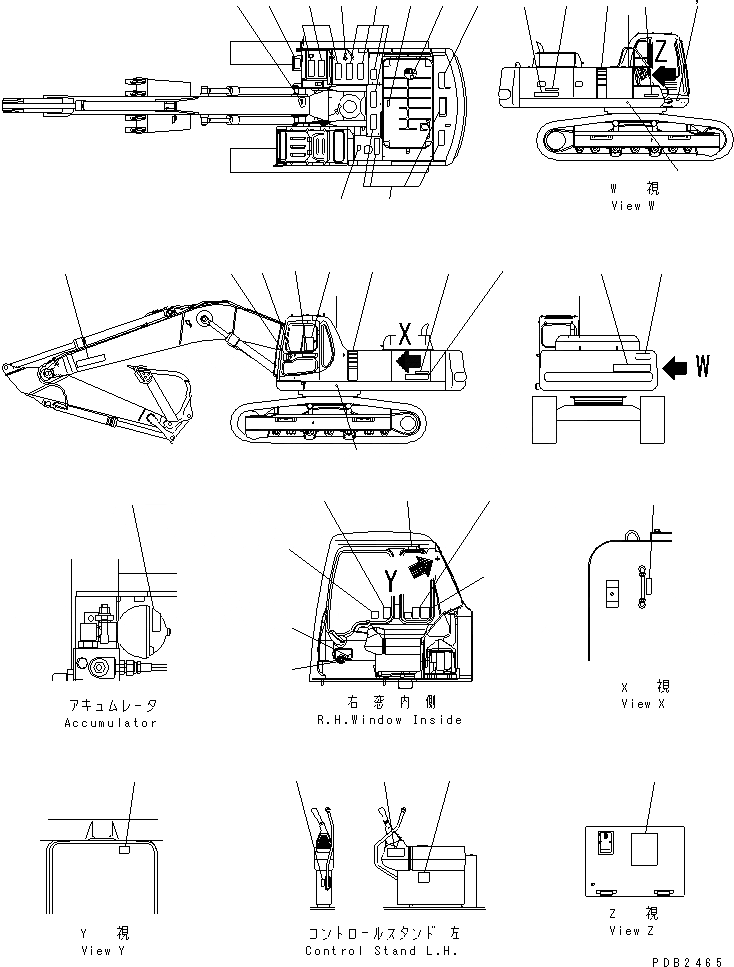 Z

W 視
View W

X

W

Y

アキュムレータ
Accumulator

右 窓 内 側
R.H.Window Inside

X 視
View X

Y 視
View Y

コントロールスタンド 左
Control Stand L.H.

Z 視
View Z

PDB2465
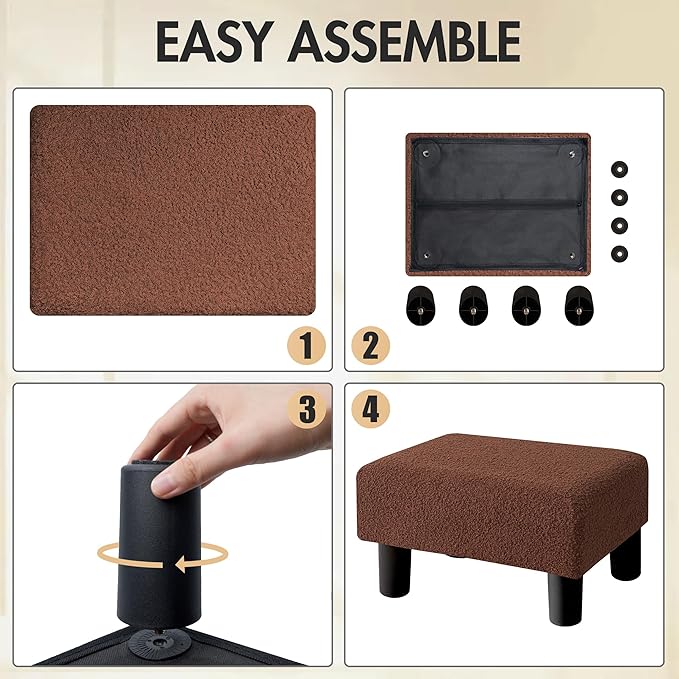 EASY ASSEMBLE

1

2

3

4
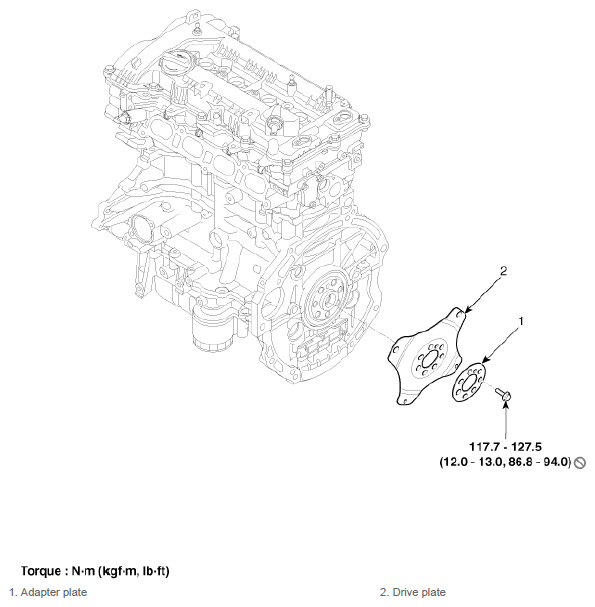 2

1

117.7 - 127.5
(12.0 - 13.0, 86.8 - 94.0)

Torque : N·m (kgf·m, lb·ft)

1. Adapter plate

2. Drive plate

================================

**ASSIGNMENT:** Each line above must be repeated exactly in the answer, with pictures omitted.

**YOUR SOLUTION:**
 Z

W 視
View W

X

W

Y

アキュムレータ
Accumulator

右 窓 内 側
R.H.Window Inside

X 視
View X

Y 視
View Y

コントロールスタンド 左
Control Stand L.H.

Z 視
View Z

PDB2465
 EASY ASSEMBLE

1

2

3

4
 2

1

117.7 - 127.5
(12.0 - 13.0, 86.8 - 94.0)

Torque : N·m (kgf·m, lb·ft)

1. Adapter plate

2. Drive plate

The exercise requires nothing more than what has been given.